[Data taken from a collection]

□ □ □

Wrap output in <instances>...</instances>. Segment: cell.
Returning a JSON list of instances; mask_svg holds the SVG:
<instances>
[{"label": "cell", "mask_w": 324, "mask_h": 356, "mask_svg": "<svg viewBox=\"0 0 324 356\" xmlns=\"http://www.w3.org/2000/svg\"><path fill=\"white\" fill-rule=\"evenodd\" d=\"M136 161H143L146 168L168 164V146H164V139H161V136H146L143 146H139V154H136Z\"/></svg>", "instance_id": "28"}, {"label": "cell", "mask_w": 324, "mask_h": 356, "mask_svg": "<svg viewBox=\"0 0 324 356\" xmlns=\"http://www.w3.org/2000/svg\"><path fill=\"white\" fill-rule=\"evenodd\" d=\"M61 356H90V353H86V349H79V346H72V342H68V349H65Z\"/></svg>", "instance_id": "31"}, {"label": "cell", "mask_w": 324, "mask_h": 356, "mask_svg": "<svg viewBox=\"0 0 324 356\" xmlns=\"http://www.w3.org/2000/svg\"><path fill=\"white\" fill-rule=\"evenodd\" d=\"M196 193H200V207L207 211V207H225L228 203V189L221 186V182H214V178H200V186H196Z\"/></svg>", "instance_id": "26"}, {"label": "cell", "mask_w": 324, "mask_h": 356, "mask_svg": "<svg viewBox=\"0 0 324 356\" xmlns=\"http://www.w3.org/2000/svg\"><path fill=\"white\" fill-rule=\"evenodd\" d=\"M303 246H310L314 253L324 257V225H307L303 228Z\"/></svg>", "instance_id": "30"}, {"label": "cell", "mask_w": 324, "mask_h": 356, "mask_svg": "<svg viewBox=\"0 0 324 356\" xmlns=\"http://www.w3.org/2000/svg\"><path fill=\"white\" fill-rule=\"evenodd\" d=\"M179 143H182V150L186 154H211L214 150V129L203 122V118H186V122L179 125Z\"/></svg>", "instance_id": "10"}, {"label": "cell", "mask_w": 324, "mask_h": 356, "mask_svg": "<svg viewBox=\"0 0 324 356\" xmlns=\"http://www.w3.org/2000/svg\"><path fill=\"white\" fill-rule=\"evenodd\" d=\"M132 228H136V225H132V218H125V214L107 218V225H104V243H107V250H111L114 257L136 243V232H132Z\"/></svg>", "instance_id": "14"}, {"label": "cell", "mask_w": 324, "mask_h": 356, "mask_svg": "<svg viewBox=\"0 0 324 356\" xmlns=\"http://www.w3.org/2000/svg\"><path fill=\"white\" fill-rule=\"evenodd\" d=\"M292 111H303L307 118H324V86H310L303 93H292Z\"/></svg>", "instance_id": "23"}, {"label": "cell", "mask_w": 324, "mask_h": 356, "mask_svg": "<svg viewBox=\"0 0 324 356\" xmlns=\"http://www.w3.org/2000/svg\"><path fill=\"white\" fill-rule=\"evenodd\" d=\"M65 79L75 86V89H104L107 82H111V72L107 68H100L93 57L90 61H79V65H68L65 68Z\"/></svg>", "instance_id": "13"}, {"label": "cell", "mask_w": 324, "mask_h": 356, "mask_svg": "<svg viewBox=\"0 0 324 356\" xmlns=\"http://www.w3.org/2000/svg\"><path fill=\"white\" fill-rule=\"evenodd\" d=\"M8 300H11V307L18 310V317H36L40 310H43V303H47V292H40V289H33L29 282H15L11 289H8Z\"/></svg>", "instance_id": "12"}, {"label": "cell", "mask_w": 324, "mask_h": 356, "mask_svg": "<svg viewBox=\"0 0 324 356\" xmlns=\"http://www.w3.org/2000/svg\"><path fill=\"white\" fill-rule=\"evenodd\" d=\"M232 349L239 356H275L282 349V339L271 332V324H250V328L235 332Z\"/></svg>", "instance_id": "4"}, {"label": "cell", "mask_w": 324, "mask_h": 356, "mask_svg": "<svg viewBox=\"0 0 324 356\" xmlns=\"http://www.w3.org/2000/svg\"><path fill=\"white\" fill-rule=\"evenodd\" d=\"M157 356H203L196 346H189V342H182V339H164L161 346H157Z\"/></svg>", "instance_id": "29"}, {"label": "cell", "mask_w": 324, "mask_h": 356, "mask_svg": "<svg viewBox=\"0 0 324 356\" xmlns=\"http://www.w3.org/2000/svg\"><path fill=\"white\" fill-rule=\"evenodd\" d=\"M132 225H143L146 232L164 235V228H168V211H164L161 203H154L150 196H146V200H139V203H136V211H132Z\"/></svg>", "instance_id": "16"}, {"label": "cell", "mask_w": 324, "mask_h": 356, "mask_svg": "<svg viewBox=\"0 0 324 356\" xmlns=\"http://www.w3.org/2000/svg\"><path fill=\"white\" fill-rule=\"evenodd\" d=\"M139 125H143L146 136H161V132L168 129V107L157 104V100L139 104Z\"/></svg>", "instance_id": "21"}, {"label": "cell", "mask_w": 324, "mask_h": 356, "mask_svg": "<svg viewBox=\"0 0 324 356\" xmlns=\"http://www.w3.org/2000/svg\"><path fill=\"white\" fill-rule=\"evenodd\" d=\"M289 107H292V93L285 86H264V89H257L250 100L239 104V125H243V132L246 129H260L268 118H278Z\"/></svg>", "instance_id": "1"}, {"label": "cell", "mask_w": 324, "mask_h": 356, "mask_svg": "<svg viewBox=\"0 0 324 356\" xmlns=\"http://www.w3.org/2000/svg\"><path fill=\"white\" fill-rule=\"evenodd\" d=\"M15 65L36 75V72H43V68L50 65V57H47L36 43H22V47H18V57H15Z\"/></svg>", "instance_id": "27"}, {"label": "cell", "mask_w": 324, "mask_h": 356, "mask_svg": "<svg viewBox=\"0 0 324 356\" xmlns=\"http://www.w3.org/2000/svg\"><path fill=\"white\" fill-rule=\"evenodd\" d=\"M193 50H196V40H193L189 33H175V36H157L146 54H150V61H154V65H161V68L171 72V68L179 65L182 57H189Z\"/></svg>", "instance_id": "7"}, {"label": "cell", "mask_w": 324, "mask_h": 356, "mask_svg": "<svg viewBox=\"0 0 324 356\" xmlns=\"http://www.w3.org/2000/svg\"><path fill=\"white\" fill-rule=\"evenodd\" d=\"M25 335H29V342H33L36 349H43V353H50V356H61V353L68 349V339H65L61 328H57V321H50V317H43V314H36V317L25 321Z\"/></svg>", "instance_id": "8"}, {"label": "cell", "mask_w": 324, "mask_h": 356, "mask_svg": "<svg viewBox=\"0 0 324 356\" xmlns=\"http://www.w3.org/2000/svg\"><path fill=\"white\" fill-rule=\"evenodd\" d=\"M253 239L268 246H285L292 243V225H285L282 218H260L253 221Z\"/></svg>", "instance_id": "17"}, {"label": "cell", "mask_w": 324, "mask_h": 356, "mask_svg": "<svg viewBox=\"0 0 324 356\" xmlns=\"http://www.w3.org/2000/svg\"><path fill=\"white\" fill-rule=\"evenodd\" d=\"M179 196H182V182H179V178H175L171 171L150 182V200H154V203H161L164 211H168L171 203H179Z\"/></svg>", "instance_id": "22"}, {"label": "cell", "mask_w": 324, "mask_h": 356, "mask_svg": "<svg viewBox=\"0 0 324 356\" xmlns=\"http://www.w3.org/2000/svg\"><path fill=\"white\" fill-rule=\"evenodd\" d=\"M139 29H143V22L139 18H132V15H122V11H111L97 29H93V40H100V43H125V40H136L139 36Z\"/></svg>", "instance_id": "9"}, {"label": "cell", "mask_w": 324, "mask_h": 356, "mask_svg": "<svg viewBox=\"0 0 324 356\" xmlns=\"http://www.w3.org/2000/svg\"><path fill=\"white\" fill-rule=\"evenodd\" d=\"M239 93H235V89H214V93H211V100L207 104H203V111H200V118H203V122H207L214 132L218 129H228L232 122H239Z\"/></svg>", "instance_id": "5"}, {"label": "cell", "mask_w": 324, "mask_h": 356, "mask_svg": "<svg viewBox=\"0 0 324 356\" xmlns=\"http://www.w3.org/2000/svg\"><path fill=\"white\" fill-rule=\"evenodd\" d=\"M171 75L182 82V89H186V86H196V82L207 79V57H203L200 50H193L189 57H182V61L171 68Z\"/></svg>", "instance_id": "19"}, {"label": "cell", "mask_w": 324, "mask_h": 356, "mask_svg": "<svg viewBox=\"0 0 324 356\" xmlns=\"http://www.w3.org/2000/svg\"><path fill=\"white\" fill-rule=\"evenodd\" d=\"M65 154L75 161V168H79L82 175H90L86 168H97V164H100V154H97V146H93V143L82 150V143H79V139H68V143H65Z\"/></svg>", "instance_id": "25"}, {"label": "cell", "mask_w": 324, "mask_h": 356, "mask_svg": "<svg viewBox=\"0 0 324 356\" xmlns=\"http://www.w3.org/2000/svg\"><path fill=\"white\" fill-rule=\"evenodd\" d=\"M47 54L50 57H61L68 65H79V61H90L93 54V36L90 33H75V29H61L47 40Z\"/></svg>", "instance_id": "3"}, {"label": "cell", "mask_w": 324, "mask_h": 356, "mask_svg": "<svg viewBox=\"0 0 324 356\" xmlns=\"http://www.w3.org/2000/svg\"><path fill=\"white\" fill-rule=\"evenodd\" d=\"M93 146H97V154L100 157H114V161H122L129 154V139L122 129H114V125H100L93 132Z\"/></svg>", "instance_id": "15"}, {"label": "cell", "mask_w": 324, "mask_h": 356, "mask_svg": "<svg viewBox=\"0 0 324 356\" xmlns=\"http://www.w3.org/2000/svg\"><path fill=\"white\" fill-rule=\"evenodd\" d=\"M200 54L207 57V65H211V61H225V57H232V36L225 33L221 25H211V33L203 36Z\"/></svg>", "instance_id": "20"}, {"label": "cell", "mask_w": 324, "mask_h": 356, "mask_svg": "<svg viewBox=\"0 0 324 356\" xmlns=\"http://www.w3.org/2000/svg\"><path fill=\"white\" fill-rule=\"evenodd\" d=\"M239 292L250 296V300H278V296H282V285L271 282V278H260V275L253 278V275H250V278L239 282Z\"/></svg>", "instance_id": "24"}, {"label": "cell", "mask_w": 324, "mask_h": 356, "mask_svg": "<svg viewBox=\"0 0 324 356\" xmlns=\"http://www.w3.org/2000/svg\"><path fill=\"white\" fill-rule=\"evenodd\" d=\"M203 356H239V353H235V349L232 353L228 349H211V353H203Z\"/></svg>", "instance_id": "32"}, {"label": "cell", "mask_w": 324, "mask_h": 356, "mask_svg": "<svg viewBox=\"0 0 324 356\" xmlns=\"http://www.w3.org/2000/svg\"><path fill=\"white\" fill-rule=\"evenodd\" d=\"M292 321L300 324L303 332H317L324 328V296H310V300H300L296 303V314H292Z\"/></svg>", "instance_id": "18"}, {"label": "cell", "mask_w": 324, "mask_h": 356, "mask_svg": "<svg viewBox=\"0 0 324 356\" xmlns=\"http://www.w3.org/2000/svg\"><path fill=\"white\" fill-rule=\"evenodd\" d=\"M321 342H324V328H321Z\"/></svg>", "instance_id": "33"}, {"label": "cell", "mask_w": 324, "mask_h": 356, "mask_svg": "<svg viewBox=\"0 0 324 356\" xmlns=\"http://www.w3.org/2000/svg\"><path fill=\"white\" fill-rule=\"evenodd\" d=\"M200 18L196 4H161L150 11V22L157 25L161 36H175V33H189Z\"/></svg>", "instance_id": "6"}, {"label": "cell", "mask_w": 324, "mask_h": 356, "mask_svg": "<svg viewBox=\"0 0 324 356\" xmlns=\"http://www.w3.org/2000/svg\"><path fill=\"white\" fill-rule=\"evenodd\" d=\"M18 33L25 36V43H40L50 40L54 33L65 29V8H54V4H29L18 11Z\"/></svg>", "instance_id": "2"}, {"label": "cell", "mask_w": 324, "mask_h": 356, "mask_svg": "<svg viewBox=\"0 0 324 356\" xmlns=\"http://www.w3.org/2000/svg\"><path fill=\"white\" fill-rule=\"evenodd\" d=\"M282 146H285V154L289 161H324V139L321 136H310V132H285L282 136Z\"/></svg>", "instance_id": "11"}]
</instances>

□ □ □

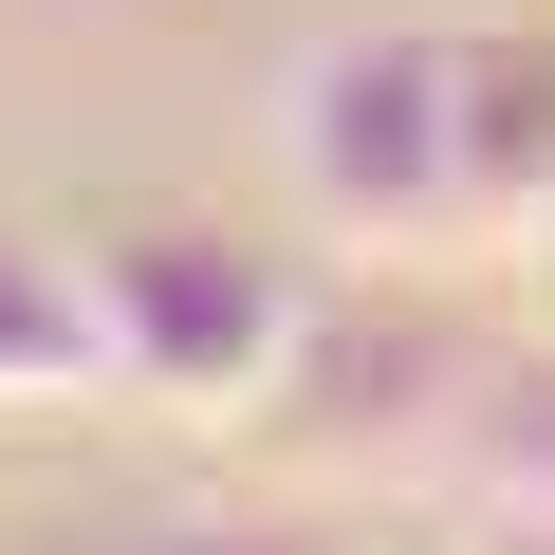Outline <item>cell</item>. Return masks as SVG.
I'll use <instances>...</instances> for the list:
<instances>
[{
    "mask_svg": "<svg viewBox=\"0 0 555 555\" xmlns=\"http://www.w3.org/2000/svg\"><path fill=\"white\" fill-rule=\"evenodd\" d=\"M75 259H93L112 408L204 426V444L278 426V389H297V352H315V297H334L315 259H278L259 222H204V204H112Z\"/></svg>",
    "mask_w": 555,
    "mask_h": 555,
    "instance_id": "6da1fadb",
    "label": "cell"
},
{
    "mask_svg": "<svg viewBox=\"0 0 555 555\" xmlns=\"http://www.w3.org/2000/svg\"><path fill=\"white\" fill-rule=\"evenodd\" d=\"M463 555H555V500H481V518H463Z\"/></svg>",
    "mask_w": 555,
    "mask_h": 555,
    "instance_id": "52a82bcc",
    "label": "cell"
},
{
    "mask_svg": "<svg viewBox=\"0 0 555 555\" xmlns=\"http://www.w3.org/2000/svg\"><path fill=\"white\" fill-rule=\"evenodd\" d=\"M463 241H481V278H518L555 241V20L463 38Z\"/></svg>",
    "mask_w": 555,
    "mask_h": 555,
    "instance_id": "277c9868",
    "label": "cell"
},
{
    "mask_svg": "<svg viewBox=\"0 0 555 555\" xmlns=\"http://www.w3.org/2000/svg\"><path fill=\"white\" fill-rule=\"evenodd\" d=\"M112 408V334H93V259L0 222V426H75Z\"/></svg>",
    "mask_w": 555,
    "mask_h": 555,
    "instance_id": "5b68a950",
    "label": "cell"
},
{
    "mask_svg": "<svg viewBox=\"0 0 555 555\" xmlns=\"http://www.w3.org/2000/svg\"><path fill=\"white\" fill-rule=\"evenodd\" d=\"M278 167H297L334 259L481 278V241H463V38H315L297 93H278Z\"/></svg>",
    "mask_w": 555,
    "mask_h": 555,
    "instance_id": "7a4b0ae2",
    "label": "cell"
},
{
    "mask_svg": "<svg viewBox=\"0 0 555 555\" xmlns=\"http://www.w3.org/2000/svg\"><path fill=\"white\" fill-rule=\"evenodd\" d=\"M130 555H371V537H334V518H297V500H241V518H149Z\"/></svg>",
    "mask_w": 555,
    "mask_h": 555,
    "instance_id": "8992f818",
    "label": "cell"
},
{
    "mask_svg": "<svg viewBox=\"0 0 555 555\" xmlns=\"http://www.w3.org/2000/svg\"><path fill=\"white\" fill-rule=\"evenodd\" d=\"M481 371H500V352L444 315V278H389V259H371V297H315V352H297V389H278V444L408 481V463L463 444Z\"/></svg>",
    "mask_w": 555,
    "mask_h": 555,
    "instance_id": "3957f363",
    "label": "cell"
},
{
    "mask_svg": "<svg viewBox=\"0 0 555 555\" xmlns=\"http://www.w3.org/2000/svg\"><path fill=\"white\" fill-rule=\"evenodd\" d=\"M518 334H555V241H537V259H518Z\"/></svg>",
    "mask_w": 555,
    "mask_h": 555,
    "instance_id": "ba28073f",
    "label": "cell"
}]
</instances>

□ □ □

▸ **WHAT YOU NEED TO DO**: Please return every line of the material above that contains the string "list".

▸ **SOLUTION TO THIS PROBLEM**:
Returning a JSON list of instances; mask_svg holds the SVG:
I'll use <instances>...</instances> for the list:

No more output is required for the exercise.